When to file a repeat application:

A repeat application is always grounded on the refusal of an application by a court below. Thus, merely reapplying at the same court with jurisdiction to determine the application is not a repeat application in the strict sense of the expression; it is an applicant exercising his right to refile applications and may even amount to forum shopping depending on the situation. In the latter scenario of reapplying before the same court, the applicant must demonstrate some change in circumstances warranting the refiling of the application. For instance, in a trial at the High Court, an accused person can file an application for bail; when it is refused, the accused person can refile the application for bail at a later stage in the trial. He may keep applying for bail as long as the court gives him the liberty to reapply. An example of a change in circumstance in a reapplication for bail pending trial is undue delay at the instance of the Prosecution.

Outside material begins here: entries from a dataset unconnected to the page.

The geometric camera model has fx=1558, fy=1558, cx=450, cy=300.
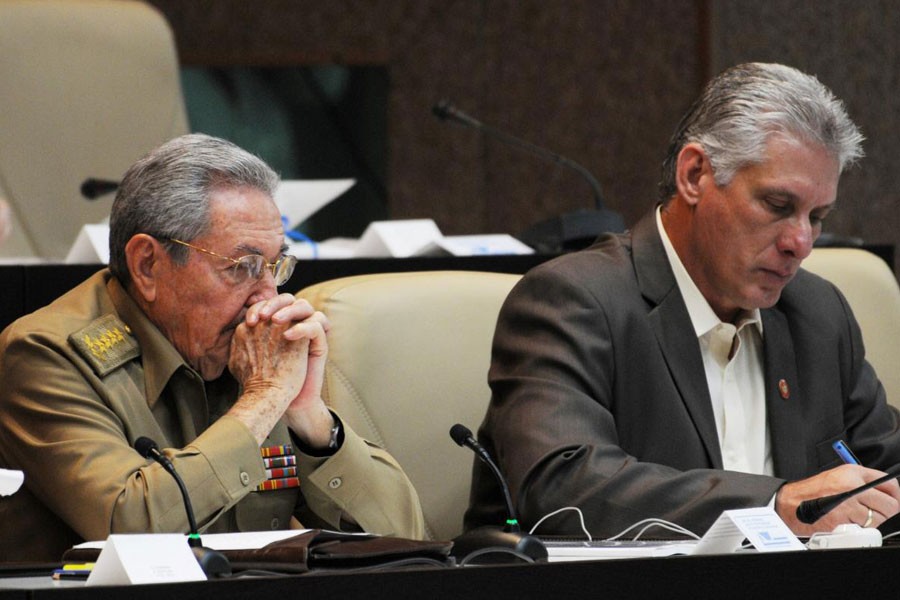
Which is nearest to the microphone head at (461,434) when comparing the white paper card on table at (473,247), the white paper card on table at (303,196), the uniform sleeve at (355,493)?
the uniform sleeve at (355,493)

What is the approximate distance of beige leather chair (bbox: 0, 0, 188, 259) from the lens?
157 inches

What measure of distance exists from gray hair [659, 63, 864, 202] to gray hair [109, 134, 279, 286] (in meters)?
0.66

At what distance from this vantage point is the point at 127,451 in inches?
74.9

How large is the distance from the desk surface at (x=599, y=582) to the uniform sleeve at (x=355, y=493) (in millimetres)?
831

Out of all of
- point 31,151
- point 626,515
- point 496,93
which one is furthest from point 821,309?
point 496,93

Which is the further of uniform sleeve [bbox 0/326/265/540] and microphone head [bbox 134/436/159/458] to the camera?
uniform sleeve [bbox 0/326/265/540]

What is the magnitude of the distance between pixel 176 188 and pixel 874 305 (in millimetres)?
1291

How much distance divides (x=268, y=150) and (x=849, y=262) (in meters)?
2.55

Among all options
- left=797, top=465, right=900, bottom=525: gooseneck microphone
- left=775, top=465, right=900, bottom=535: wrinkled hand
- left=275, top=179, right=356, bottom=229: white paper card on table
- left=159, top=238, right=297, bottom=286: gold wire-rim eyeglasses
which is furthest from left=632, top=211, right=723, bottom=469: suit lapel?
left=275, top=179, right=356, bottom=229: white paper card on table

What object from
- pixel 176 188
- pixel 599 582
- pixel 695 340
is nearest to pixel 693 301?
pixel 695 340

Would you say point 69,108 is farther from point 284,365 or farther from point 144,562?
point 144,562

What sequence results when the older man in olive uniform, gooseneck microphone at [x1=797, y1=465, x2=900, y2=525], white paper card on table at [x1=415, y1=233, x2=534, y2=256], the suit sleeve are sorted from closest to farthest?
gooseneck microphone at [x1=797, y1=465, x2=900, y2=525] < the older man in olive uniform < the suit sleeve < white paper card on table at [x1=415, y1=233, x2=534, y2=256]

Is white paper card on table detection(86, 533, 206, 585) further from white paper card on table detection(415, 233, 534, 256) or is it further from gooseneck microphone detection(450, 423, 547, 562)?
white paper card on table detection(415, 233, 534, 256)

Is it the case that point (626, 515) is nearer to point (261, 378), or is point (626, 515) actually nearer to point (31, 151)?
point (261, 378)
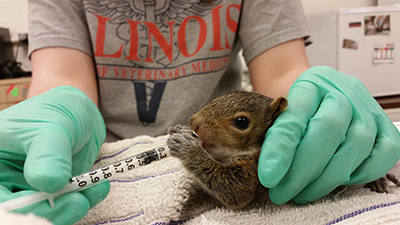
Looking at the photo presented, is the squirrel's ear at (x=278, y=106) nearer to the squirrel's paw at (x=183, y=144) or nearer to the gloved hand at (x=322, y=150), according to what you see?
the gloved hand at (x=322, y=150)

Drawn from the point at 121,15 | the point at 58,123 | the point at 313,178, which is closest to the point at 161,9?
the point at 121,15

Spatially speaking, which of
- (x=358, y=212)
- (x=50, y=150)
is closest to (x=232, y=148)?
(x=358, y=212)

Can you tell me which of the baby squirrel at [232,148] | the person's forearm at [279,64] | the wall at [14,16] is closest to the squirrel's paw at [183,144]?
the baby squirrel at [232,148]

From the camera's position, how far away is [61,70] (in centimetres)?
151

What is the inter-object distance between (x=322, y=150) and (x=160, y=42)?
1214mm

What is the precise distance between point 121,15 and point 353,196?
152 centimetres

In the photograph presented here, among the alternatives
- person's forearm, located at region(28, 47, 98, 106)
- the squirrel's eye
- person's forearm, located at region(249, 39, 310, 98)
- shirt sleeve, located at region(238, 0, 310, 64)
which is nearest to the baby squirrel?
the squirrel's eye

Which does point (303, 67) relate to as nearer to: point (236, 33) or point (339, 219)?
point (236, 33)

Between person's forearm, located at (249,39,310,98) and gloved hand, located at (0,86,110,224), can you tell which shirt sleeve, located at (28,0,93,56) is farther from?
person's forearm, located at (249,39,310,98)

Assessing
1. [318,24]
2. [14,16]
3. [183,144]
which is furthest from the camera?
[318,24]

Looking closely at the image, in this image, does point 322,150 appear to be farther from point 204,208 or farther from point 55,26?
point 55,26

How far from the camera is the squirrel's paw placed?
36.3 inches

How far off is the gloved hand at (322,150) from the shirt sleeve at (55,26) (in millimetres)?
1307

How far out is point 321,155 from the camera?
32.4 inches
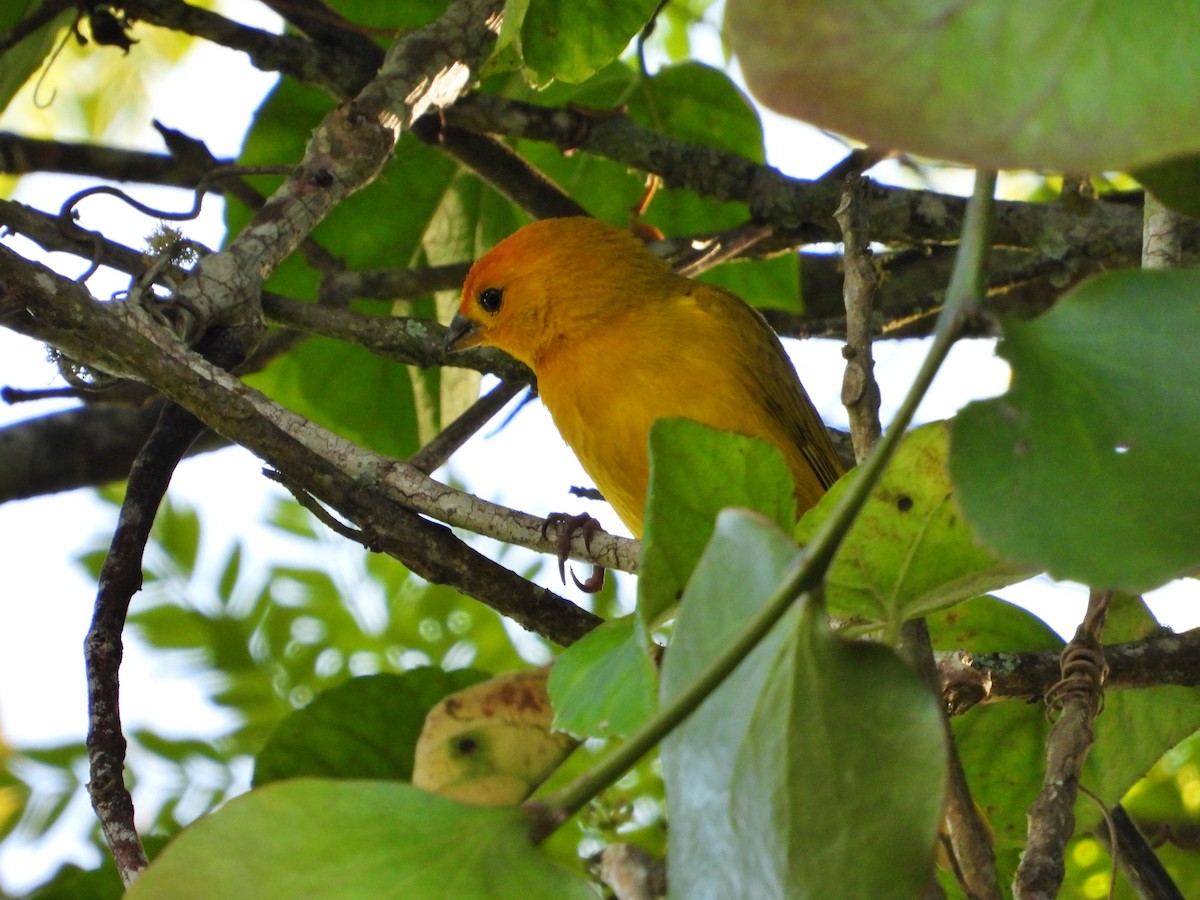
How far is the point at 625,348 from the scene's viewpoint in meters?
4.03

What happens when a repeat application is dismissed:

Where a repeat application is dismissed by a court, an aggrieved party may either appeal against it or go back to the court below to exercise his right to reapply. For instance, when a repeat bail application from the Circuit Court is refused by the High Court, the applicant can either appeal to the Court of Appeal against the refusal or go back to the Circuit Court and reapply for bail. When the Circuit Court refuses this second application, the applicant can again repeat the application at the High Court or he may appeal to the High Court against the second refusal by the Circuit Court.


What is the legal effect of filing a repeat application without an earlier application at the court below:

The application is void as it is built on nothing. The explanation here is that in a criminal matter, an accused person can make several applications before the substantive court but where the application is filed as a repeated one, the appellate Court's jurisdiction is taken away immediately that right is exhausted. For instance, in the Paul Larbie case above referenced, the appellants applied for bail at the District Court which was refused. They repeated the application at the High Court which was also refused. The appellants then filed another repeat application at the High Court instead of either going back to the District Court or appealing against the High Court's refusal. The second High Court refused the application and they appealed against this refusal to the Court of Appeal. The Court of Appeal held that the second refusal by the High Court was not initiated after a refusal by the District Court and was therefore filed contrary to law. The appeal to the Court of Appeal which was filed based on the tainted application was held to be void.



The peculiar case of bail applications for indictable offences:


By section 181 of Act 30, a person charged with an indictable offence must first be arraigned before the District Court for committal proceedings. In the case of Martin Kpebu v The Republic [2020] Crim.LR 97, it was held that the District Court does not have jurisdiction to grant bail in cases it does not have jurisdiction to try. Thus, for all indictable offences before the District Court for preliminary proceedings, the District Court cannot determine an application for bail. By virtue of sections 15(1)(a) and 48 of the Courts Act, 1993 (Act 459) as amended as well as section 2(2) of the Criminal and Other Offences (Procedure) Act, 1960 (Act 30), the High Court has jurisdiction to try indictable offences and is therefore the appropriate court with jurisdiction to determine bail applications for such offences. 


From the foregoing then, the position is that, when an accused person applies for bail at the High Court and same is refused by the said court with liberty to reapply, any subsequent application is not a repeat bail application in the strict sense as set out above because the substantive court for the trial is the High Court and the subsequent bail applications are not grounded on a refusal by a court below. The explanation in the illustration in the third paragraph above will apply. For, just as applies to reapplications made within a trial, the applicant must demonstrate some change of circumstances warranting the refiling of the application.